Upon recruitment, baseline information was collected from participants of both groups. Clinical data and information on perceived stress and social support were also obtained.

All respondents were followed up for 14 weeks and the time for data collection was made to coincide with the second, third and fourth immunisation visits, which are at 6, 10 and 14 weeks. Index date of follow up was the date of the delivery. For participants who did not show up, phone calls were made, and they were visited in their homes.

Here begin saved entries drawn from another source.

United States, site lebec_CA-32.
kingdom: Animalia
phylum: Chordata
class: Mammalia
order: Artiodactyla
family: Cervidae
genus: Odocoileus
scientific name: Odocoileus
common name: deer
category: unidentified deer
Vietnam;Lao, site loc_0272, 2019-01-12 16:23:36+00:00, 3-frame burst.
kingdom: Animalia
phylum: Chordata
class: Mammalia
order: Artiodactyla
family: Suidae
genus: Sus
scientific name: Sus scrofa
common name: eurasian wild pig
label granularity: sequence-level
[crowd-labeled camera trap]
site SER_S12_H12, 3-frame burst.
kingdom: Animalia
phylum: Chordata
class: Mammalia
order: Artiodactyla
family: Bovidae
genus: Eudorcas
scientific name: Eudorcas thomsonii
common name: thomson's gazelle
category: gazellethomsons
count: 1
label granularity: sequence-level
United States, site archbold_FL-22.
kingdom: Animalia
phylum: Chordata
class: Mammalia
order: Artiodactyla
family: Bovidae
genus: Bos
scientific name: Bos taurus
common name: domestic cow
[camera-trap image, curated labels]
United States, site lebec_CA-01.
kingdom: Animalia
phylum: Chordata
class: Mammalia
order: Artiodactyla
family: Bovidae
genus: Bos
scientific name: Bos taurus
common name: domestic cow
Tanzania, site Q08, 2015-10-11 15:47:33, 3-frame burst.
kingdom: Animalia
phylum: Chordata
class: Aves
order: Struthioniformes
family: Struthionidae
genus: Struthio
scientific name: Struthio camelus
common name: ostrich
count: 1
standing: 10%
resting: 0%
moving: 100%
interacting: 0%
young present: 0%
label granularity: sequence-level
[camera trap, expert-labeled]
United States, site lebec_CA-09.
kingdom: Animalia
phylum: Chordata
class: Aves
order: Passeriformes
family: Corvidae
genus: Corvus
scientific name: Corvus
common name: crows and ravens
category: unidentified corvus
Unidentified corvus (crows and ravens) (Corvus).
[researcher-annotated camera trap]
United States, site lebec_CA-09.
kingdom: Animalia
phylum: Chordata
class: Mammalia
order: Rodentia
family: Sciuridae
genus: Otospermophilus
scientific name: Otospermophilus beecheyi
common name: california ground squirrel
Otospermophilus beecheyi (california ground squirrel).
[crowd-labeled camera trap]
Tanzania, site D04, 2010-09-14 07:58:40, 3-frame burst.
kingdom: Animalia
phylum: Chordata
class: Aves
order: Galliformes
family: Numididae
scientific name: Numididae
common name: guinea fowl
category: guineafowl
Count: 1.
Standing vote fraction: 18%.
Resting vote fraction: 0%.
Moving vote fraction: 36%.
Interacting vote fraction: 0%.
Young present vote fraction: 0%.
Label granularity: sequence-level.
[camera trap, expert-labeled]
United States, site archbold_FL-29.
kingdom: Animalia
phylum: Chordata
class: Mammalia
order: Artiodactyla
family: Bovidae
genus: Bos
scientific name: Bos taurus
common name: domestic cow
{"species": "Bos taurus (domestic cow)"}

Two nurses at the well-child clinic where women come for routine childhood immunisation collected data on the outcome (PPD). The EPDS was administered to each participant during the first visit, and those with a score of 9 and above were further evaluated using the MINI. Participants with scores less than 9 had the EPDS re-administered during the next visit, and the procedure was repeated until the last visit (at 14 weeks).

We utilised STATA version 15.0 (StataCorp LLC, College Station, TX, USA) for data analysis. Background characteristics were presented using frequencies and proportions as well as means and their corresponding standard deviations (SD) or median and interquartile range as appropriate. We estimated the cumulative incidence of PPD as the total number of PPD cases at the end of follow-up divided by the number of respondents followed up from the beginning of the study. We fitted logistic regression models to report the crude odds ratio (OR) and 95% confidence interval (CI) for the factors associated with PPD among all respondents and then employed a multivariable logistic regression modelling to report the adjusted odds ratio (aOR) and CI for the independent risk factors for PPD. We adopted a backward selection approach to modelling, beginning with a complete model that included all relevant variables and sequentially removing variables with a p-value > 0.20 and no established theoretical relevance. The likelihood ratio test was used to identify better models. The final model included our primary exposure to PPH status, age, parity, perceived stress and social support. We employed Mantel Haenszel (MH) odds to stratify the effect of PPH on PPD by perceived stress and social support and presented the ORs and CIs for each category.

Ethical approval for this study was obtained from the Health Research Ethics Committees of the Kano State Ministry of Health (SHREC/2022/3366) and Aminu Kano Teaching Hospital (NHREC/28/01/2020/AKTH/EC/3355). Permission to conduct the study was sought from the management of the three hospitals. Every respondent provided signed informed consent, and the provisions of the Helsinki declarations were adhered to.